Meghal Dani · Muthu Prakash · Zeynep Akata · Stefanie Liebe

Keywords: [ Seizure Onset Zone (SOZ) ] [ AI in Healthcare ] [ Epilepsy ] [ LLMs ] [ AI For Science ] [ Neuroscience ]


Abstract:

As Large Language Models advance, they have shown promising results in their ability to encode general medical knowledge. However, their potential application in clinical practice warrants rigorous evaluation in domain-specific tasks, where benchmarks are largely missing.
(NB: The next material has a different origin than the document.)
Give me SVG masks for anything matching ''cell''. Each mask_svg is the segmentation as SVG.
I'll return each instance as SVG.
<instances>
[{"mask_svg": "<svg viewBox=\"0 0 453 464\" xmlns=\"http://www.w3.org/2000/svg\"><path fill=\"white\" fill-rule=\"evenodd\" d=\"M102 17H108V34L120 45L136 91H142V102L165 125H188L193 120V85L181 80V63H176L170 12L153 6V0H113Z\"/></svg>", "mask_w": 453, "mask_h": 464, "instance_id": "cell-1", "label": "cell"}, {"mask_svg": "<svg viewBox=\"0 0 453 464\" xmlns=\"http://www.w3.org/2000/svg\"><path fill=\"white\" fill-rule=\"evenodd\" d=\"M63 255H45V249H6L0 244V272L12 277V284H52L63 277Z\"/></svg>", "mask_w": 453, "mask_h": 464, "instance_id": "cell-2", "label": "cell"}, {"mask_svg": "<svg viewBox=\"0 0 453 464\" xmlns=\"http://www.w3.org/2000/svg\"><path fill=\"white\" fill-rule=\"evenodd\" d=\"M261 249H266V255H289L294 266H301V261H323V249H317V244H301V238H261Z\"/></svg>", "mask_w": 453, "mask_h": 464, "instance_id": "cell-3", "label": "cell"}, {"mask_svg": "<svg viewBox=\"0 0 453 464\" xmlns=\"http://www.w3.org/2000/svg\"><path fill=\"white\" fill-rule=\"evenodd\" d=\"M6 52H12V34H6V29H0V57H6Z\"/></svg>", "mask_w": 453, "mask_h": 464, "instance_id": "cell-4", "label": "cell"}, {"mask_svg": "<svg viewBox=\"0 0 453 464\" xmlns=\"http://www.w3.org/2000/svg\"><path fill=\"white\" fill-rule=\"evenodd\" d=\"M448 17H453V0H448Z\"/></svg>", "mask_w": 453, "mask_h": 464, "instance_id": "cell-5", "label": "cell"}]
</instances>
In this study semioLLM, we test the ability of state-of-the-art LLMs (GPT-3.5, GPT-4, Mixtral 8x7B, and Qwen-72chat) to leverage their internal knowledge and reasoning for epilepsy diagnosis. Specifically, we obtain likelihood estimates linking unstructured text descriptions of seizures to seizure-generating brain regions, using an annotated clinical database containing 1269 entries. We evaluate the LLM's performance, confidence, reasoning, and citation abilities in comparison to clinical evaluation. Models achieve above-chance classification performance with prompt engineering significantly improving their outcome, with some models achieving close-to-clinical performance and reasoning. Our analyses also reveal significant pitfalls with several models being highly confident while showing poor performance, as well as exhibiting citation errors and hallucinations. In summary, our work provides the first extensive benchmark comparing current SOTA LLMs in the medical domain of epilepsy and highlights their ability to leverage unstructured texts from patients' medical history to aid diagnostic processes in health care.